What’s the old adage? “One man’s non-life-sustaining business is another man’s necessity?” Something like that.
When news struck that state stores and beer distributors were going to close within (roughly) 24 hours of the announcement, consumers flooded every beer, wine and liquor outlet they could find to stock their homes in preparation for quarantine.
Pennsylvania wineries and liquor distilleries have been a niche industry spared the mandatory shutdown because they provide alcohol for take-out, just like restaurants do for food.
Not only that, but a number of craft distilleries in the Philly area are also now making hand sanitizer, another hot commodity. Because they already produce the primary ingredient in hand sanitizer – ethanol – the state has waived regulations that they would otherwise impart on the breweries and distilleries.
And a number of businesses are also providing delivery or curbside pick-up of beer, wine and liquor for thirsty people in the Delaware Valley while they wait out the COVID-19 pandemic.
Since Friday, Center City’s City Winery is offering wine growlers available for pick-up at their 10th and Filbert location during the day.
For bourbon, gin, whiskey and scotch drinkers, Bluebird Distilling in Phoenixville is offering free delivery to any purchase made with 15 miles of the distillery and customers from the five-county region who place orders over $100 get the delivery charge waived.
Billy Penn put together a full list of drive-thru and delivery wine, liquor and beer purveyors, found here.
But what may be in equally high demand these days as booze when there is no bar open is hand sanitizer.

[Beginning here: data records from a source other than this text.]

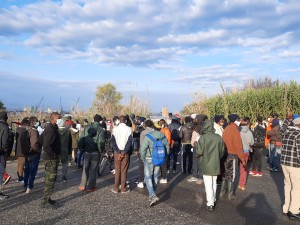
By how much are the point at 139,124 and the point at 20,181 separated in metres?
5.19

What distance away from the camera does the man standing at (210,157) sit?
255 inches

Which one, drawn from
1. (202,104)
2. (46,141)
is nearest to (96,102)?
(202,104)

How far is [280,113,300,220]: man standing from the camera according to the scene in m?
5.95

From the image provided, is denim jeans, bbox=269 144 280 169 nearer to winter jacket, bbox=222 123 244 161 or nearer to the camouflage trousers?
winter jacket, bbox=222 123 244 161

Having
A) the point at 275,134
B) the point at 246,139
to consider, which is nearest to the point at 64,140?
the point at 246,139

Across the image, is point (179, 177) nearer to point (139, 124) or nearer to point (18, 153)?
point (139, 124)

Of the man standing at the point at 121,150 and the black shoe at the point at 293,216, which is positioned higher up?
the man standing at the point at 121,150

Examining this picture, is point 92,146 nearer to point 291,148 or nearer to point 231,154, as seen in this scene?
point 231,154

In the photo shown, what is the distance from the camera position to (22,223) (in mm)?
5605

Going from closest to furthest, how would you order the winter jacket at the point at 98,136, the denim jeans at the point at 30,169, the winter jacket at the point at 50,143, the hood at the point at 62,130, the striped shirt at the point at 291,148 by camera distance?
the striped shirt at the point at 291,148, the winter jacket at the point at 50,143, the denim jeans at the point at 30,169, the winter jacket at the point at 98,136, the hood at the point at 62,130

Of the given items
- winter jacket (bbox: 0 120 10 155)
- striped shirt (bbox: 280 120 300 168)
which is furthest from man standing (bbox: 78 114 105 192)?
striped shirt (bbox: 280 120 300 168)

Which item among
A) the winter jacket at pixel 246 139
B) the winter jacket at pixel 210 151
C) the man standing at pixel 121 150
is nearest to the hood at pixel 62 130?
the man standing at pixel 121 150

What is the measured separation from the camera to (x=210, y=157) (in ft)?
21.5

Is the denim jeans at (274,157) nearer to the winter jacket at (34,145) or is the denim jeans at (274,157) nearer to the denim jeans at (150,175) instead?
the denim jeans at (150,175)
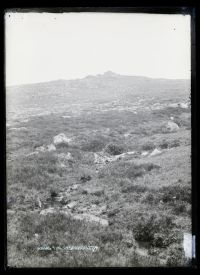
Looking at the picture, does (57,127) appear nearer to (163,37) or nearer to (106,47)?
(106,47)

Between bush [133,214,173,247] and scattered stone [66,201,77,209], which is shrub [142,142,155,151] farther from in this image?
scattered stone [66,201,77,209]

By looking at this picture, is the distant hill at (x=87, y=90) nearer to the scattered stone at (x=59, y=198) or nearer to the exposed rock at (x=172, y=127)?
the exposed rock at (x=172, y=127)

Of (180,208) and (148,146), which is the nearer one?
(180,208)

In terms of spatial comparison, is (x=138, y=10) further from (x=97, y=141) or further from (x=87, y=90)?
(x=97, y=141)

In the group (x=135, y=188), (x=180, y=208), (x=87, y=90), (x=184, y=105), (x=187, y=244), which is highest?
(x=87, y=90)

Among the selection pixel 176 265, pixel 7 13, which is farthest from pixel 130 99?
pixel 176 265

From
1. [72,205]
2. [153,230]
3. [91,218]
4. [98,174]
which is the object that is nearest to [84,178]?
[98,174]

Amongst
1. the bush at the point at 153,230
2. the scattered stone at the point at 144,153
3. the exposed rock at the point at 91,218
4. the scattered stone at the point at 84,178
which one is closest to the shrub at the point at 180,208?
the bush at the point at 153,230
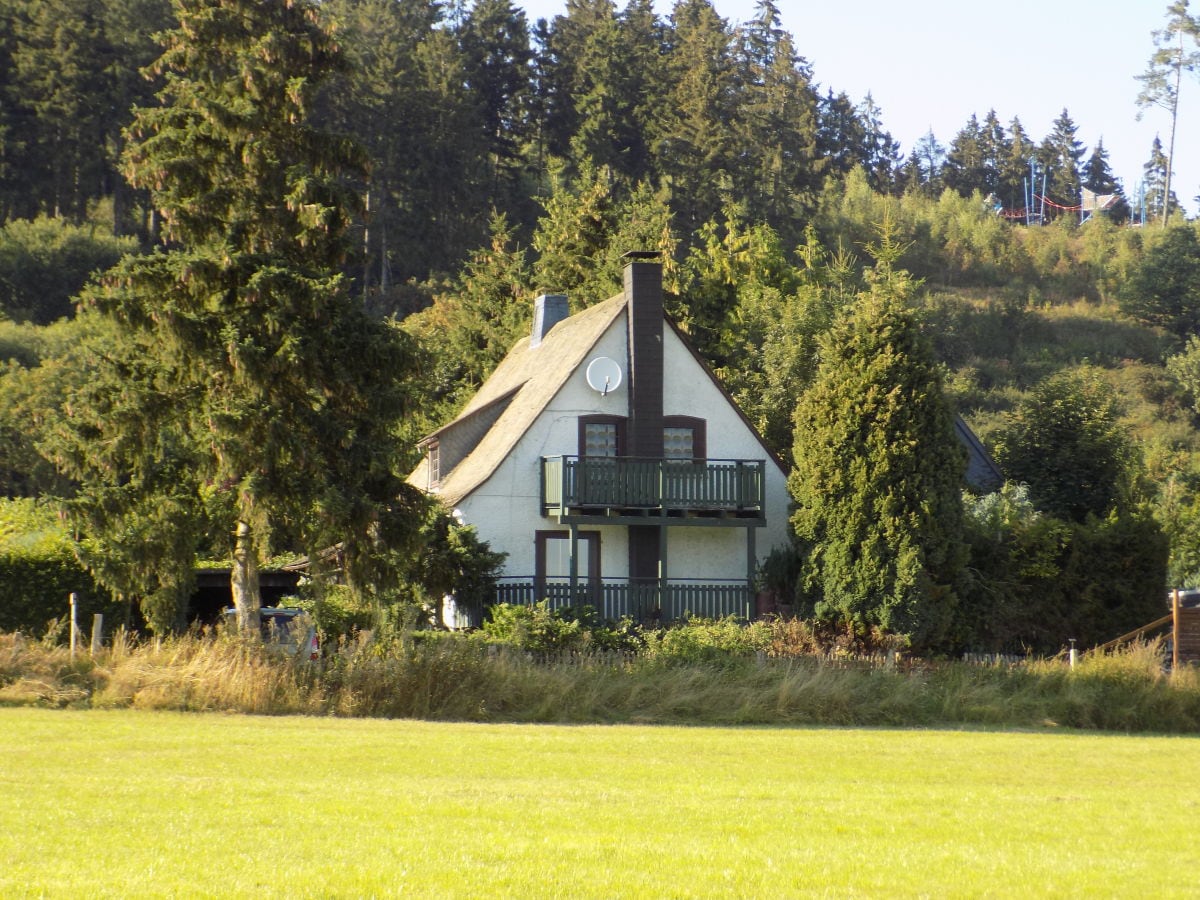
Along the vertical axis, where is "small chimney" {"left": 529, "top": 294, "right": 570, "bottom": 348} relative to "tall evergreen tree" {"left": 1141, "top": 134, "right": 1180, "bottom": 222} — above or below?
below

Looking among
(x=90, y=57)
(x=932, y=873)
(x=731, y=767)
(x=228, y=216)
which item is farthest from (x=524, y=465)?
(x=90, y=57)

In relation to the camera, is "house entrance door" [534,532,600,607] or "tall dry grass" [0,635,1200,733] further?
"house entrance door" [534,532,600,607]

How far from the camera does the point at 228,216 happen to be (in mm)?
25312

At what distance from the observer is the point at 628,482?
32.4 meters

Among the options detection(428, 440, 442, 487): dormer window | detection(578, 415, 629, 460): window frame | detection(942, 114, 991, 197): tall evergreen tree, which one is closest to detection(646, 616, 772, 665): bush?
detection(578, 415, 629, 460): window frame

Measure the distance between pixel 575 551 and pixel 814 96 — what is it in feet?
255

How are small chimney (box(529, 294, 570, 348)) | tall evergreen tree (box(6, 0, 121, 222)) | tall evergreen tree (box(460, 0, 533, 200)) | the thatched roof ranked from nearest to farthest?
the thatched roof, small chimney (box(529, 294, 570, 348)), tall evergreen tree (box(6, 0, 121, 222)), tall evergreen tree (box(460, 0, 533, 200))

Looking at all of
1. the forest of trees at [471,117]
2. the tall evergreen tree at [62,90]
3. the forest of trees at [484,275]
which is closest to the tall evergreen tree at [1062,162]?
the forest of trees at [484,275]

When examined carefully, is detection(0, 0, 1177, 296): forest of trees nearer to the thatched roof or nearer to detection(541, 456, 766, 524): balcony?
the thatched roof

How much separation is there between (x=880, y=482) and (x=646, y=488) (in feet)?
18.5

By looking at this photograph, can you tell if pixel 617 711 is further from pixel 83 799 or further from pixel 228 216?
pixel 83 799

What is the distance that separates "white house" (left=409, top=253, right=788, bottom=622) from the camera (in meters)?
32.2

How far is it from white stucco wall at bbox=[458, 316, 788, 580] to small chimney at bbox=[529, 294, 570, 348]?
6424mm

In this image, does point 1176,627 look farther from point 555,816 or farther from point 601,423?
point 555,816
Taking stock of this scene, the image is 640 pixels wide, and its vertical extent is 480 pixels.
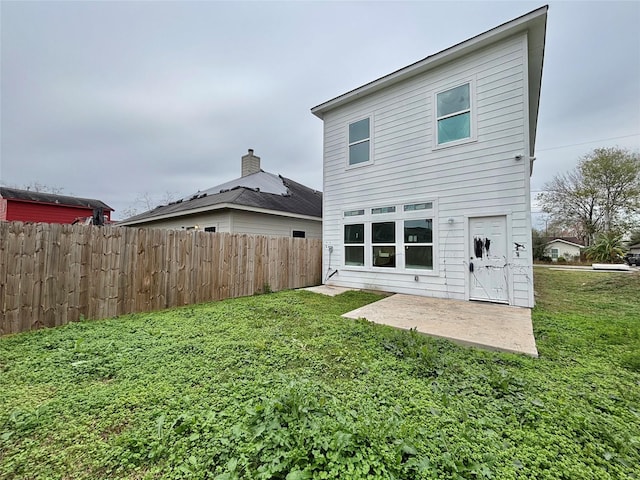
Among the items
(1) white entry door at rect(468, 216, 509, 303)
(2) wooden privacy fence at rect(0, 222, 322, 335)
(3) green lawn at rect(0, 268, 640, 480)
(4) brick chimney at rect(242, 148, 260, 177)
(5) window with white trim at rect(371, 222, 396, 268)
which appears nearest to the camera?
(3) green lawn at rect(0, 268, 640, 480)

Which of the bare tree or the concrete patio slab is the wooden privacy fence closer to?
the concrete patio slab

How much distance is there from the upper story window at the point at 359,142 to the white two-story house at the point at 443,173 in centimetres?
3

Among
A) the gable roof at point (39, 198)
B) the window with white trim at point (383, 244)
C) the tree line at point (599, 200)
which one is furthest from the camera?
the tree line at point (599, 200)

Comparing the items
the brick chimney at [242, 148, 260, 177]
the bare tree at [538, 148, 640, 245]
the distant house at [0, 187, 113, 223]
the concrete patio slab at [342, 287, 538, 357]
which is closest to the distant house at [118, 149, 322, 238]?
the brick chimney at [242, 148, 260, 177]

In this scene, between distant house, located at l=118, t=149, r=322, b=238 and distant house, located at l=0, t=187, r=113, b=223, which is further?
distant house, located at l=0, t=187, r=113, b=223

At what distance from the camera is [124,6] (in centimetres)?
625

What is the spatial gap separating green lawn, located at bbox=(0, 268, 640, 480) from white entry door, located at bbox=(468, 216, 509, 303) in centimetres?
174

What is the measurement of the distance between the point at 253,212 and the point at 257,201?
1.73ft

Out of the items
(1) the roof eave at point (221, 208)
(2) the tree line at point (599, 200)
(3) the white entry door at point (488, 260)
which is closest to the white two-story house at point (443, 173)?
(3) the white entry door at point (488, 260)

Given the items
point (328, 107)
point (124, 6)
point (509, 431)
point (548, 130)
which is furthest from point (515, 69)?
point (548, 130)

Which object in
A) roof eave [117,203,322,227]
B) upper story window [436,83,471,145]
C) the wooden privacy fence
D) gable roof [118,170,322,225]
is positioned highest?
upper story window [436,83,471,145]

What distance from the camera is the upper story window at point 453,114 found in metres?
6.05

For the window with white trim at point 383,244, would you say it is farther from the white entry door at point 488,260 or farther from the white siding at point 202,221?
the white siding at point 202,221

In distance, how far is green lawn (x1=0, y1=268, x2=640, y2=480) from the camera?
1493mm
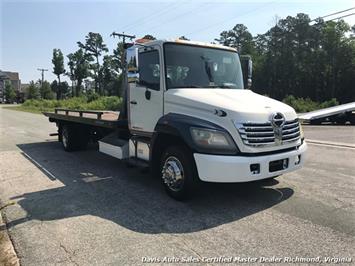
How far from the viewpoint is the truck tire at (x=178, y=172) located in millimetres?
5234

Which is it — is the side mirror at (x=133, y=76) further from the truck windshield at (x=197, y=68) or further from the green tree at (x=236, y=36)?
the green tree at (x=236, y=36)

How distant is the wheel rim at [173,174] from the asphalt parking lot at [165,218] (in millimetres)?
Result: 254

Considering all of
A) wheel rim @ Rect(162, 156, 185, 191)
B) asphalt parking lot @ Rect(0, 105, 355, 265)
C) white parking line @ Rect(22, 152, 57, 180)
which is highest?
wheel rim @ Rect(162, 156, 185, 191)

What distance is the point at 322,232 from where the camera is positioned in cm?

“We make ethanol. Ethanol is one key part of hand sanitizer,” said Jared Adkins, founder and master distiller of Bluebird Distilling.
He said he’s been going back and forth with hospitals and pharmacies to secure the two other primary ingredients for the solution – a vegetable-based glycerin and peroxide.
Following guidelines from the CDC, the Pennsylvania Liquor Control Board and the World Health Organization, Adkins said he’s been provided a standard recipe for hand sanitizer which makes it easy on him.
“Instead of each [distillery] trying to make up their own, now we have a standard formula to follow, which makes it easy and everything the same. So, we’re all kind of doing the standard recipe to produce high-quality hand sanitizer.”
In Norristown, John George, owner, founder and distiller at Five Saints Distilling, is also making hand sanitizer.
“In order to do it, you need to get the bottles. You need the ingredients, which we don’t usually carry.”
“We’re working with a local pharmacy here in Norristown to get that together as soon as we can and once we have our bottles we’ll put it together. I’m a pharmacist by training, so I think we can pull it off.”
George said that the number of inquiries for curbside pick-up of vodka, whiskey, gin and blood orange liqueur has nearly tripled since the state store shutdown. He and his staff are taking extra precautions in exercising responsible social distancing during the bottle exchange process.
“They’re coming in one at a time to secure their bottles,” he said.
“We try to do it as touchless as possible, respecting the fact that we don’t want to promote any contamination more than there already is.”
“We’re here for the community, to help de-stress as much as possible, keep some sense of camaraderie and we’re looking forward to getting that hand sanitizer produced.”
New Liberty Distillery in Northern Liberties is also lending a hand to contribute to the hand sanitizer shortage.
Rob Cassell, New Liberty master distiller and president of the Pennsylvania Distillers Guild, said that many distillers in the state are working with Congress and the governor to cut red tape and put 100,000 bottles of hand sanitizer into public hands in the coming days.
According to WHYY, Dogfish Head Craft Brewery is also making hand sanitizer to its patrons in Delaware, and as more and more breweries and distilleries get on board, the light is getting brighter at the end of the tunnel.